▶ [Work to complete]:
A) In the thread about Nokogiri, duplicate the part from "puts h2.text" to "a src attribute.".
B) In the Nokogiri thread, why does Mark Thomas say a switch to XPath was needed?

▶ [Supplied text]:
I think it makes more sense to group by h2 first:

doc.search('h2').each_with_index do |h2, i|
  puts "#{i+1}."
  puts h2.text
  h2.search('+ p + div > p[3] img').each do |img|
    puts img['src']
  end
end
pguardiario
  • 53,827
  • 19
  • 119
  • 159
5

To get images, simply look for the img tags with a src attribute.

If you want the h2 associated with each image, you can do this:

doc.xpath('//img').each do |img|
  puts "Header: #{img.xpath('preceding::h2[1]').text}"
  puts "  Image: #{img['src']}"
end

Note that a switch to XPath was in order for the preceding:: axis.

EDIT

To group by header, you can put them in a hash:

headers = Hash.new{|h,k| h[k] = []}
doc.xpath('//img').each do |img|
  header = img.xpath('preceding::h2[1]').text
  image = img['src']
  headers[header] << image
end

To get the output you've prescribed:

headers.each do |h,urls|
  puts "#{h} #{urls.join(' ')}"
end
Mark Thomas
  • 37,131
  • 11
  • 74
  • 101
  • Cool, is there an opposite method to "preceding"? Such as following? – Steven Harlow Feb 20 '13 at 01:31
  • This is very helpful, but I'm actually interested in the opposite. The headers and then the following images. Is there a way to do that using a technique close to this one you provide? – Steven Harlow Feb 20 '13 at 02:01
  • I tried: doc.xpath('//h2/a[@rel = "bookmark"]').each do |header| puts "Header: #{header.text}" puts " Image: #{header.xpath('following::img[1]')['src']}" end but I get a "Can't convert String into Integer (TypeError) – Steven Harlow Feb 20 '13 at 02:07
  • No, you can't do the opposite because you'd get all the images whether or not there is an `h2` in between. You can still do it the way I show and group the images under each header. – Mark Thomas Feb 20 '13 at 03:04
  • When I do the code two comments above with puts " Image 1: #{header.xpath('following::img[1]').to_s}" I get image2 – Steven Harlow Feb 20 '13 at 03:37
  • I just need to pull out that src now – Steven Harlow Feb 20 '13 at 03:38
  • I came back to accept your answer, but then saw pguardiario's that was closer to what I ended up doing. Thank you so much for the help! It allowed me to find what I wanted myself. – Steven Harlow Feb 22 '13 at 01:28
0

Code that I ended up using. Feel free to critique (I'll probably learn from it):

require 'rubygems'
require 'nokogiri'

doc = Nokogiri::HTML(open("http://blog.website.com/"))

▶ [Material]:
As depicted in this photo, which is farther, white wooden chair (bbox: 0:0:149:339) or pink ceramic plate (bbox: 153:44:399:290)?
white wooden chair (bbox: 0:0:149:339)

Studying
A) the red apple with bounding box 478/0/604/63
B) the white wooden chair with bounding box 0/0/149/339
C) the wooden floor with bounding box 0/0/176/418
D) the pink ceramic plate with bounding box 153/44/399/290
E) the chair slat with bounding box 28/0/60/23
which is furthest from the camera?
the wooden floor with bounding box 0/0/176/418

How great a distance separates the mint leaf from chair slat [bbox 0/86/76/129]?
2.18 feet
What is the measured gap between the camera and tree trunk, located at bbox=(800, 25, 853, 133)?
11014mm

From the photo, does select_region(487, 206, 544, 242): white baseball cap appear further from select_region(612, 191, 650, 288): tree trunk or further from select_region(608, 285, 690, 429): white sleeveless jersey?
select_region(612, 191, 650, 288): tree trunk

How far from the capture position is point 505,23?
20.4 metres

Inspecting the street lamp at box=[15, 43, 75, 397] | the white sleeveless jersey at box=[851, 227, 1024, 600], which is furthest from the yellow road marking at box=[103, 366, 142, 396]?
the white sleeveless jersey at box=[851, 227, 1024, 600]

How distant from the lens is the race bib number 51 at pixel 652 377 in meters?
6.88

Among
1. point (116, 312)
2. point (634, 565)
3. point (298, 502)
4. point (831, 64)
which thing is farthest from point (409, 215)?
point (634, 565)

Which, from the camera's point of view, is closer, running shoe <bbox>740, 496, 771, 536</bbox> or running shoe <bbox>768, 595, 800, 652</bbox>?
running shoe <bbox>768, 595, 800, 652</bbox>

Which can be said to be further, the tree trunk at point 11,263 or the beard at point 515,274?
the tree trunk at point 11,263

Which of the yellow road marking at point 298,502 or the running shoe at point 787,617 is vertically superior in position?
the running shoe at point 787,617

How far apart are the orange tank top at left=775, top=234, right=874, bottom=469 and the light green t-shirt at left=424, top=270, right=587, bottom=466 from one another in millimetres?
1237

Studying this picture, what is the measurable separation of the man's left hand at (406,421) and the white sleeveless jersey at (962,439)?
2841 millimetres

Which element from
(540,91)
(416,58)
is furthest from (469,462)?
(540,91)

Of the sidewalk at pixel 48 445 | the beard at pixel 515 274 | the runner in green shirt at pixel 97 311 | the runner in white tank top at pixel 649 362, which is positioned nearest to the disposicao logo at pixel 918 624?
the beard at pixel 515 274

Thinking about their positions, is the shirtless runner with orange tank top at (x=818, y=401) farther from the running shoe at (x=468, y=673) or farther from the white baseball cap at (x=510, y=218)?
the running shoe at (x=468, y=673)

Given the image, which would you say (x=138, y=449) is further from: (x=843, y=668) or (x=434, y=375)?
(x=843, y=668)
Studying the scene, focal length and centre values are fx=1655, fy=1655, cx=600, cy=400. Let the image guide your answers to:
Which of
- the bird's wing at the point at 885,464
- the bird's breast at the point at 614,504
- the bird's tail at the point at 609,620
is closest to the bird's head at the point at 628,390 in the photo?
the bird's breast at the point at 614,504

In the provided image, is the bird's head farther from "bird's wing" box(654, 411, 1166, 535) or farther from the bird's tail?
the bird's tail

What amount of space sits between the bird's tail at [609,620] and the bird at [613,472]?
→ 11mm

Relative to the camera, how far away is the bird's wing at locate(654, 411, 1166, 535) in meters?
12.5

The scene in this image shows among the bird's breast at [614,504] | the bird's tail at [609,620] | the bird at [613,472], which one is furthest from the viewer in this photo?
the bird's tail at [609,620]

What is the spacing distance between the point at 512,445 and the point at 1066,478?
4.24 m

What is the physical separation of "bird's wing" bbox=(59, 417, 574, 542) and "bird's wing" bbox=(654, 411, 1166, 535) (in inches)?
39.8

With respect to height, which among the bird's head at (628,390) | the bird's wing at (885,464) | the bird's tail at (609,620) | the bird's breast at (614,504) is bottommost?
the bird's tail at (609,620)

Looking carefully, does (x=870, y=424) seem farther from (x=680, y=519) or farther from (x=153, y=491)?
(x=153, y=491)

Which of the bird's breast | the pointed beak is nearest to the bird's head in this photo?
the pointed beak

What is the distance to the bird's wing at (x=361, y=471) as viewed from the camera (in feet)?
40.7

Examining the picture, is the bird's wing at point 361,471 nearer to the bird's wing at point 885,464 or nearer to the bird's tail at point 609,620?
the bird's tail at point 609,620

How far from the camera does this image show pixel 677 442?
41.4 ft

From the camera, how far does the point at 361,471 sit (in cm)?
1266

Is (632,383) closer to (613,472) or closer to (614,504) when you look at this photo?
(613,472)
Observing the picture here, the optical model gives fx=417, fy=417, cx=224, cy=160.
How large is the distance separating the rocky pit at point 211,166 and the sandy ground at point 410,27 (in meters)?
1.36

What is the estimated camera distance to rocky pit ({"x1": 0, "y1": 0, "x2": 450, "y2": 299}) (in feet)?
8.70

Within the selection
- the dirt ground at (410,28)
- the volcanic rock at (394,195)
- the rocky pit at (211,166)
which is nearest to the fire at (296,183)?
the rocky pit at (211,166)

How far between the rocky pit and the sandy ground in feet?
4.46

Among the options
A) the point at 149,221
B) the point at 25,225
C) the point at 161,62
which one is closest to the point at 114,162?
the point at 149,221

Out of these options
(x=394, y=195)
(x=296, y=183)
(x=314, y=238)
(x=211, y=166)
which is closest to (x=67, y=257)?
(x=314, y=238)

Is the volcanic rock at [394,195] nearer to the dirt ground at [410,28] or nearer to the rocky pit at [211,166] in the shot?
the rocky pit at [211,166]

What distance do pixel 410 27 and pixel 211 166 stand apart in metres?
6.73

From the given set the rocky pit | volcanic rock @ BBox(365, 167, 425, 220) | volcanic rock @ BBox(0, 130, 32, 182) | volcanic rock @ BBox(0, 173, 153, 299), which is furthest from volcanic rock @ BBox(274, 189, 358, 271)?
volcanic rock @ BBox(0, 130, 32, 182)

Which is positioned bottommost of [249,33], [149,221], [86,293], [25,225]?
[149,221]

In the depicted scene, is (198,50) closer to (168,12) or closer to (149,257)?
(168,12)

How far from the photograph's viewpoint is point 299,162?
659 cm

▶ [Solutions to the problems]:
A)
puts h2.text
  h2.search('+ p + div > p[3] img').each do |img|
    puts img['src']
  end
end
pguardiario
  • 53,827
  • 19
  • 119
  • 159
5

To get images, simply look for the img tags with a src attribute.

B) To use the preceding:: axis.